▶ Document passage
● ● ● ●

List tiles of data, sorted by cell.

tiles = gw.list_tiles(
    product="ls5_nbar_albers",
    time=("2001-1-1 00:00:00", "2001-3-31 23:59:59"),
)

The values can be passed to load()

Parameters:

cell_index (tuple[int, int] | None) – The cell index (optional). E.g. (14, -40)
query – see datacube.api.query.Query

Return type:

dict[tuple[int, int, datetime64], Tile]

See also

load()

static load(tile, measurements=None, dask_chunks=None, fuse_func=None, resampling=None, skip_broken_datasets=False)[source]#

Load data for a cell/tile.

The data to be loaded is defined by the output of list_tiles().

This is a static function and does not use the index. This can be useful to minimize the number of database connections when running as a worker in a distributed environment.

See the documentation on using xr with dask for more information.

Parameters:

tile (Tile) – The tile to load.
measurements (Iterable[str] | None) – The names of measurements to load
dask_chunks (Mapping[str, int | Literal['auto']] | None) –
If the data should be loaded as needed using dask.array.Array, specify the chunk size in each output direction.

See the documentation on using xr with dask for more information.
fuse_func – Function to fuse together a tile that has been pre-grouped by calling list_cells() with a group_by parameter.
resampling (str | dict | None) –
The resampling method to use if re-projection is required, could be configured per band using a dictionary (:meth: load_data)

Valid values are: 'nearest', 'cubic', 'bilinear', 'cubic_spline', 'lanczos', 'average'

Defaults to 'nearest'.

● ● ● ●

▶ Written exercise 1
Transcribe the passage of the tile-loading documentation from "query – see" up to and including "for a cell/tile.".

● ● ● ●

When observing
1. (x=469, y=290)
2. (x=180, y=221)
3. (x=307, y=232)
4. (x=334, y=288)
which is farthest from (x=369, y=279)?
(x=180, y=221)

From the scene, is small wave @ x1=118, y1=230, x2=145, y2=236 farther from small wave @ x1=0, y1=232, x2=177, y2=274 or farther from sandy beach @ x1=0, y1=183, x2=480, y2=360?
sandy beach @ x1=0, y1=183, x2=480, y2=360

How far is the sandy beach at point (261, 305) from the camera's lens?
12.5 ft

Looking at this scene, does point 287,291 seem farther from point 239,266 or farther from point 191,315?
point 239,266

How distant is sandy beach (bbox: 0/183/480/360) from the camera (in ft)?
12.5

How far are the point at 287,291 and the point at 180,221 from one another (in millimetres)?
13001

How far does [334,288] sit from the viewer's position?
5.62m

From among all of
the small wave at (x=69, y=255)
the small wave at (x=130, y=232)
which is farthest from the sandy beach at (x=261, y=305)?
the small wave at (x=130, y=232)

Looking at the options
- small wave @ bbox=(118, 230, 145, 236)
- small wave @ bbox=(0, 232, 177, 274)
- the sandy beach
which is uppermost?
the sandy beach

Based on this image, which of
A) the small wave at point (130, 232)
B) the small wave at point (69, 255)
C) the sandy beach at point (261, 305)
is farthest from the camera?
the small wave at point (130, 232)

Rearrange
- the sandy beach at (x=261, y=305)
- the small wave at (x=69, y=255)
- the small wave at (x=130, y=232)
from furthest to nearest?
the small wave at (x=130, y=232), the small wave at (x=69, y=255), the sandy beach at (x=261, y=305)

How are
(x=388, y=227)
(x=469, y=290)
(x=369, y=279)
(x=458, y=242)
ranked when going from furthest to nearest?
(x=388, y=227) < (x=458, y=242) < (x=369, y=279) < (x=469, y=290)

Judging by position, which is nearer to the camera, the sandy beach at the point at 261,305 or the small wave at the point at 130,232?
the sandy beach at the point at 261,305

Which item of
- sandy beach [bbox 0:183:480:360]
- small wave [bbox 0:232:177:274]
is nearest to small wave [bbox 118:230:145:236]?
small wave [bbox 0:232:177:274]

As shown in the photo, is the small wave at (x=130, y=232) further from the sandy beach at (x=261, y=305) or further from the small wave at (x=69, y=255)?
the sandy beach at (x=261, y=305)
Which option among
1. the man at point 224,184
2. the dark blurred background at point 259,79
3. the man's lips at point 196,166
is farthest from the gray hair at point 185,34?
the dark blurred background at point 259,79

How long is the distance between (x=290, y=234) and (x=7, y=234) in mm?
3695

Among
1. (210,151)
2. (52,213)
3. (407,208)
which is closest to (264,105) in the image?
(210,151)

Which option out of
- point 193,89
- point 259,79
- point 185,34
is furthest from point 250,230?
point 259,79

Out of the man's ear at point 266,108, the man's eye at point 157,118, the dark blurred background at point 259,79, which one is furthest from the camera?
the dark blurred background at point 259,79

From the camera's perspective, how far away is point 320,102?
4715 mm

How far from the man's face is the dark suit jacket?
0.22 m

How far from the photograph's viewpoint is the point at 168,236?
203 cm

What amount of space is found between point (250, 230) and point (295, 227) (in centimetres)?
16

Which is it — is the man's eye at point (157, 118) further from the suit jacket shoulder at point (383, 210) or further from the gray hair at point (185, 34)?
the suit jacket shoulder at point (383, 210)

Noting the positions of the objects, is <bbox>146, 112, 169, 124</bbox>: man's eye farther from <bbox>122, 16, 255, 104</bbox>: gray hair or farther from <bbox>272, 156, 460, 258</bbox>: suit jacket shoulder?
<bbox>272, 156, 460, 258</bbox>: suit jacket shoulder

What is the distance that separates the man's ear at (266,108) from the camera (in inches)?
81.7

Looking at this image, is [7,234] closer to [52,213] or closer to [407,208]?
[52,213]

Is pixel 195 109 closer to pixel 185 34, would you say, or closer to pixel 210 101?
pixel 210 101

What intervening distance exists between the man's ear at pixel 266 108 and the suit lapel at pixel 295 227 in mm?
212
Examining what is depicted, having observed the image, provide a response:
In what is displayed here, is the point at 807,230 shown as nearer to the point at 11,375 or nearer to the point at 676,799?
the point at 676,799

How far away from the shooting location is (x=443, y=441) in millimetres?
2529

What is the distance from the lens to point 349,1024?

● ● ● ●

▶ Written exercise 2
Filter the listing down to the lines that contain the string "this", and copy each such line.

▶ Complete output 1
query – see datacube.api.query.Query

Return type:

dict[tuple[int, int, datetime64], Tile]

See also

load()

static load(tile, measurements=None, dask_chunks=None, fuse_func=None, resampling=None, skip_broken_datasets=False)[source]#

Load data for a cell/tile.

▶ Complete output 2
Looking at this scene, does point 287,291 seem farther from point 239,266 or farther from point 191,315?
Based on this image, which of
Looking at this image, is [7,234] closer to [52,213] or closer to [407,208]?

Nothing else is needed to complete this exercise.